Mehr Demokratie: Senat darf Bürgerbegehren nicht aushebeln

[18/14] Bebauung der Buckower Felder könnte zum Präzedenzfall werden

Der Verein Mehr Demokratie kritisiert die Pläne von SPD und CDU, das Bauprojekt auf den Buckower Feldern in Neukölln an sich zu ziehen und damit einen Bürgerentscheid zu verhindern. „Offenbar will der Senat Wohnungsbauprojekte künftig mit der Brechstange statt mit Hilfe von Bürgerdialogen durchzusetzen“, sagt Oliver Wiedmann, Vorstandssprecher von Mehr Demokratie Berlin/Brandenburg.
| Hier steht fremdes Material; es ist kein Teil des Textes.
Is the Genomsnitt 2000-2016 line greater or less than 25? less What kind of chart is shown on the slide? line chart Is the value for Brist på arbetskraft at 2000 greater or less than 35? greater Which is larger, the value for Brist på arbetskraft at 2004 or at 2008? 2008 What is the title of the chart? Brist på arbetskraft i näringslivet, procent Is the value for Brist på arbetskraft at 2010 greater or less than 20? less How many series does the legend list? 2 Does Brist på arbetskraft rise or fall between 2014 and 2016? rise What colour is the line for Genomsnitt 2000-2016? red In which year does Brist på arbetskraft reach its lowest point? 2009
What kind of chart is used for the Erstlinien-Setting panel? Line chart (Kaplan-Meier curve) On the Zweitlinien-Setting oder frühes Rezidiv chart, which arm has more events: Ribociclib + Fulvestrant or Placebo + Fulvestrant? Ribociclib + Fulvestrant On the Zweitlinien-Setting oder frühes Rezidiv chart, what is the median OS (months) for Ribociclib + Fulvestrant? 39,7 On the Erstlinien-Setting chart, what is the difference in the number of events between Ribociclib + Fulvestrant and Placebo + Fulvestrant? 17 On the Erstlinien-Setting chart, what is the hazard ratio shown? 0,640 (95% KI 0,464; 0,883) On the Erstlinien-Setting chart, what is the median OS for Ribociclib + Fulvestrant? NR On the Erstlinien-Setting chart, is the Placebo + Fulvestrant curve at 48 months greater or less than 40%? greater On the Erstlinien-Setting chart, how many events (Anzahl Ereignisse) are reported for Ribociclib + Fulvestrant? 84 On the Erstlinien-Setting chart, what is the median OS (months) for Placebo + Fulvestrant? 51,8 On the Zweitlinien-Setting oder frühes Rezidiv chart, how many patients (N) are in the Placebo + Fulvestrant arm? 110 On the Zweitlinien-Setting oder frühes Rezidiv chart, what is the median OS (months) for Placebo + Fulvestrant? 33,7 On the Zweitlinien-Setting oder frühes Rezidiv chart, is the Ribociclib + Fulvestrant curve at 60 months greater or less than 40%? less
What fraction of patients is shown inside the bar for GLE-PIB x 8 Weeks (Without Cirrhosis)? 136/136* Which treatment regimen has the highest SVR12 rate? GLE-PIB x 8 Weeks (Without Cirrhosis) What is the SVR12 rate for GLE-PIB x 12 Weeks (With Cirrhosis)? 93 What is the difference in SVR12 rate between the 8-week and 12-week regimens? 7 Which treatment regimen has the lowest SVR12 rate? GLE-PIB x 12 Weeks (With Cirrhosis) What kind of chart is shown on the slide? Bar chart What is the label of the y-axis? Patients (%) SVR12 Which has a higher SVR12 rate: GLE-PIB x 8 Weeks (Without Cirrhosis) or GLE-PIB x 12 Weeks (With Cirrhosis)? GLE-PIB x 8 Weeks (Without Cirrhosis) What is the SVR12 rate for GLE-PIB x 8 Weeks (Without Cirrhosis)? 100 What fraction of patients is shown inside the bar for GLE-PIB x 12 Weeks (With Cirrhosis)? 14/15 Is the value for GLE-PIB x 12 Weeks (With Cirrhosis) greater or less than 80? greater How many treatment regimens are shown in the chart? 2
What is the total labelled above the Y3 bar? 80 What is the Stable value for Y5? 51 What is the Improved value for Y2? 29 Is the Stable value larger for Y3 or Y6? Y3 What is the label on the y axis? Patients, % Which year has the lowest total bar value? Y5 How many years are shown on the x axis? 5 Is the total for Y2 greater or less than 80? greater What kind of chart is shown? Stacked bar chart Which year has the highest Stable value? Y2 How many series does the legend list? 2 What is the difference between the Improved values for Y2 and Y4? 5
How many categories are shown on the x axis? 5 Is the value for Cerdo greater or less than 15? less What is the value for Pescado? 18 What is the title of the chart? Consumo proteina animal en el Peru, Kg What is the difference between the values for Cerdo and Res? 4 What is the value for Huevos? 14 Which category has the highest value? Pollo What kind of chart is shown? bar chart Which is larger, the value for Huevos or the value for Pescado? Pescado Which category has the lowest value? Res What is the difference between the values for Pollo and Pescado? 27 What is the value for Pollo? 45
Wenn der Senat nun dem Bezirk Neukölln das Bauvorhaben, bei dem rund 450 Wohnungen entstehen sollen, entzieht, könnte damit ein Präzedenzfall für weitere Bauprojekte geschaffen werden. „Alle Fraktionen im Abgeordnetenhaus haben nach dem Volksentscheid zum Tempelhofer Feld verkündet, die Stadtgesellschaft künftig bei Großprojekten besser einbinden zu wollen“, so Wiedmann. „Das Reden vom Bürgerdialog steht im krassen Widerspruch zu dem Versuch, Bürgerentscheide per Eingriff von oben zu verhindern. Es kann nicht sein, dass die Bürgerinnen und Bürger zwar an unverbindlichen Befragungen – etwa zum Thema Olympia – teilnehmen dürfen, aber ausgeschlossen bleiben, wenn es um verbindliche Entscheidungen geht.“ 

Die Neuköllner Initiative „Rettet die Buckower Felder“ hätte ohne den geplanten Schachzug des Senats gute Chancen, die nötigen 7.000 Unterschriften zu erreichen und damit im nächsten Jahr einen Bürgerentscheid durchzusetzen. Derzeit läuft in Berlin außerdem ein Bürgerbegehren gegen die vollständige Bebauung des Freudenberg-Areals in Friedrichshain-Kreuzberg. Auch gegen die Wohnungsbauprojekte im Mauerpark und in Lichterfelde-Süd haben sich Bürgerinitiativen gegründet und bereiten Bürgerbegehren vor. „Fast die Hälfte aller bisherigen Bürgerbegehren in Berlin hatten mit Bauprojekten zu tun“, erklärt Wiedmann. „Der Senat kann das gesamtstädtische Interesse vorschieben, um Bürgerentscheide systematisch auszuhebeln. Wenn das geschieht muss es sehr gut begründet werden.“

Bereits 2008 hatte der Senat beim Bürgerbegehren gegen die Bebauung des Mediaspree-Areals mit seinem Eingriffsrecht gedroht. Das Berliner Ausführungsgesetz des Baugesetzbuches sieht ein besonderes Eingriffsrecht bei der Bauleitplanung vor, welche normalerweise Bezirksangelegenheit ist. Bei Projekten von dringendem gesamtstädtischem Interesse kann der Senat ein Verfahren an sich ziehen. Das Abgeordnetenhaus würde am Ende über einen Bebauungsplan entscheiden und einem bezirklichen Bürgerentscheid würde damit die Entscheidungsgrundlage entzogen werden.